DATASET ENTRIES:
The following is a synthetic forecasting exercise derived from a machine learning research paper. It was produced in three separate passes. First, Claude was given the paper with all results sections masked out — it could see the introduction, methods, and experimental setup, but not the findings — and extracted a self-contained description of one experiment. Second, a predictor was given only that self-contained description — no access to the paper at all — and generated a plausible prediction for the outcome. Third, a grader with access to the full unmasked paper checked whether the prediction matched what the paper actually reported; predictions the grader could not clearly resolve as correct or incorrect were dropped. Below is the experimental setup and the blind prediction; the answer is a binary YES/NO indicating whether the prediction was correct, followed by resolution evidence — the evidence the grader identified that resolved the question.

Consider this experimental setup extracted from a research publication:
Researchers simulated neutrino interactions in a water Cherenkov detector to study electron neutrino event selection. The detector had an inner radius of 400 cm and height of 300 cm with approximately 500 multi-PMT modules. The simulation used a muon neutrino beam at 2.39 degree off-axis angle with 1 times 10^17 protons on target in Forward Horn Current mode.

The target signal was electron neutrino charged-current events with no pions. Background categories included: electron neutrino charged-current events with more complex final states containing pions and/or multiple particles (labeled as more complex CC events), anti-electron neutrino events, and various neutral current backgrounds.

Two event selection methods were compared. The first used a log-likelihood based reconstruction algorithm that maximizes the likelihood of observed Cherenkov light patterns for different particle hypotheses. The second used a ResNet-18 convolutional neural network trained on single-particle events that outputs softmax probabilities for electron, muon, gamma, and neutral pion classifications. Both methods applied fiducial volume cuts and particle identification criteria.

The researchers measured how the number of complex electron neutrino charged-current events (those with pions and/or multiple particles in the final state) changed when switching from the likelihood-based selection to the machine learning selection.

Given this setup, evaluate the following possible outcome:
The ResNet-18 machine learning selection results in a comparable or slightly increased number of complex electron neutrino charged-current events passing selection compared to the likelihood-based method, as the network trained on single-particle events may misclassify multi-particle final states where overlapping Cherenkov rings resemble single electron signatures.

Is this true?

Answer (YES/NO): NO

TASK DETAILS: Copy the listing in full. Match it word for word.

TASK RESULT:
The following is a synthetic forecasting exercise derived from a machine learning research paper. It was produced in three separate passes. First, Claude was given the paper with all results sections masked out — it could see the introduction, methods, and experimental setup, but not the findings — and extracted a self-contained description of one experiment. Second, a predictor was given only that self-contained description — no access to the paper at all — and generated a plausible prediction for the outcome. Third, a grader with access to the full unmasked paper checked whether the prediction matched what the paper actually reported; predictions the grader could not clearly resolve as correct or incorrect were dropped. Below is the experimental setup and the blind prediction; the answer is a binary YES/NO indicating whether the prediction was correct, followed by resolution evidence — the evidence the grader identified that resolved the question.

Consider this experimental setup extracted from a research publication:
Researchers simulated neutrino interactions in a water Cherenkov detector to study electron neutrino event selection. The detector had an inner radius of 400 cm and height of 300 cm with approximately 500 multi-PMT modules. The simulation used a muon neutrino beam at 2.39 degree off-axis angle with 1 times 10^17 protons on target in Forward Horn Current mode.

The target signal was electron neutrino charged-current events with no pions. Background categories included: electron neutrino charged-current events with more complex final states containing pions and/or multiple particles (labeled as more complex CC events), anti-electron neutrino events, and various neutral current backgrounds.

Two event selection methods were compared. The first used a log-likelihood based reconstruction algorithm that maximizes the likelihood of observed Cherenkov light patterns for different particle hypotheses. The second used a ResNet-18 convolutional neural network trained on single-particle events that outputs softmax probabilities for electron, muon, gamma, and neutral pion classifications. Both methods applied fiducial volume cuts and particle identification criteria.

The researchers measured how the number of complex electron neutrino charged-current events (those with pions and/or multiple particles in the final state) changed when switching from the likelihood-based selection to the machine learning selection.

Given this setup, evaluate the following possible outcome:
The ResNet-18 machine learning selection results in a comparable or slightly increased number of complex electron neutrino charged-current events passing selection compared to the likelihood-based method, as the network trained on single-particle events may misclassify multi-particle final states where overlapping Cherenkov rings resemble single electron signatures.

Is this true?

Answer (YES/NO): NO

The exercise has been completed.